The new “synthesis” of the true contents of the master’s and the slave’s experiences in a state of mutual respect for equal rights is reached in the Phenomenology only much later in the chapters on Spirit. However, in Hegel’s other writings on practical or “objective” spirit he makes clear that this is the true consequence of the experience of the struggle for recognition and the master-slave relation. Historically there are many ways to this overcoming of domination by force – and it seems that Hegel considers slave rebellions mostly as premature in the course of rational progress in history.

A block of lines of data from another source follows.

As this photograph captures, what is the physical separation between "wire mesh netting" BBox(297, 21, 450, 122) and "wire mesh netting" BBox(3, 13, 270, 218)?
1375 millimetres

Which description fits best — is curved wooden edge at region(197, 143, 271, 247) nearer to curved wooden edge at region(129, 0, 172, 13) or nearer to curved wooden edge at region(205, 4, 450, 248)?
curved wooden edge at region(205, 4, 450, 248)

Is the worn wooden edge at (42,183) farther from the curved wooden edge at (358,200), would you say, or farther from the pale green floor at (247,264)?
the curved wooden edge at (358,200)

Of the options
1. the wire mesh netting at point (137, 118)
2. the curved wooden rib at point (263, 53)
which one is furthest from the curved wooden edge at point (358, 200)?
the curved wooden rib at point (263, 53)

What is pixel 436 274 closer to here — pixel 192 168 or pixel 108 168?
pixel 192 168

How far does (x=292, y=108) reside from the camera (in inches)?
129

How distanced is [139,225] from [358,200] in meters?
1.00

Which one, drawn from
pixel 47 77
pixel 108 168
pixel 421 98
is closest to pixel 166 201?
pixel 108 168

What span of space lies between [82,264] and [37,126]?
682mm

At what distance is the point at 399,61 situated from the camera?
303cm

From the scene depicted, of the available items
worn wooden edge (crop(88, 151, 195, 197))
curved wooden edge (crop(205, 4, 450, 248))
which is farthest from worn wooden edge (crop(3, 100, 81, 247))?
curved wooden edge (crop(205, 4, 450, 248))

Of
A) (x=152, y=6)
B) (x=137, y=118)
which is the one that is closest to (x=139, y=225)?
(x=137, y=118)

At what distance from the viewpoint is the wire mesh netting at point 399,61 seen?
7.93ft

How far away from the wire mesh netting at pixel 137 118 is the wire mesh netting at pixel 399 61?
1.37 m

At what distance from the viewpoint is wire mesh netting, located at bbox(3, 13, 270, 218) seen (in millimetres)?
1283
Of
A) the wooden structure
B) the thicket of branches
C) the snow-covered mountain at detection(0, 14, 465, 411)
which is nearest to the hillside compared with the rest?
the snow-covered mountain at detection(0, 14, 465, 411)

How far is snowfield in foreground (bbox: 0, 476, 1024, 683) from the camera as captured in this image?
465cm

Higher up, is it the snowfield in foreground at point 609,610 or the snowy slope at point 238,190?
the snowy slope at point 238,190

In this interpretation I draw a lot on later Hegel texts, especially from lectures on the second (“spirit”) part of the Encyclopedia. I do not see a contradiction or incoherence between these and the Phenomenology chapter. In general I consider as justified Hegel’s conception of overcoming all forms of “personal” or “private” domination based on physical force by a rule. It can be supported by different positions in modern philosophy of law (for instance Rawls, Pettit, Habermas etc.). However, there are some critical points regarding Hegel’s theory. Some of them I mentioned already in my last blog: Hegel’s theory of recognition ends with an asymmetrical relation between citizen and state. Risking one’s life for the state is not restricted to defensive acts of the state against aggressors. To secure the freedom of its citizens from their private interests and the loss of their “communitarian” values the state may even provoke wars periodically. This cannot be defended any more in times of modern warfare and regarding the supreme duty of the state to protect human rights

Another weakness is Hegel’s emphasis that the fight for domination and the subjection of individuals and groups is the necessary beginning of all human states and their transformation into more equal and rational institutions. As John Locke had already argued, different forms of the development of larger human associations are possible and have been reported in historical documents and narratives. The unforced consent of human beings regarding temporal leaders responsible for executing tasks is among them – as is the restraining of the power of fathers or chiefs of clans by an agreement or “trust”. If this has been possible in early stages of human culture, it can serve as model for later stages as well. Hegel’s conception entails the risk of too sharp a contrast between a developed state and the “pre-state” level. If for instance he regards slave rebellions in colonies of the West-Indies (Domingo, Haiti) as premature (as he does in some marginal to § 57 in the Philosophy of Right), he seems to imply that these are not yet true states. Given the discussions at the beginning of the 19th century on the abolition of slavery throughout the world – or at least the European dominated world – this seems to lag behind the progress which reason and the collective outrage regarding slavery hat already accomplished.

As stated regarding the Phenomenology as a whole, I think Hegel’s concept of “lordship and bondage” can inspire modern thinking – for instance in view of criticizing more subtle forms of enforced recognition or new forms of slavery (child labour, criminal forms of prostitution etc.). To effectively deal with these problems, however, new legal and political efforts beyond the state level are required.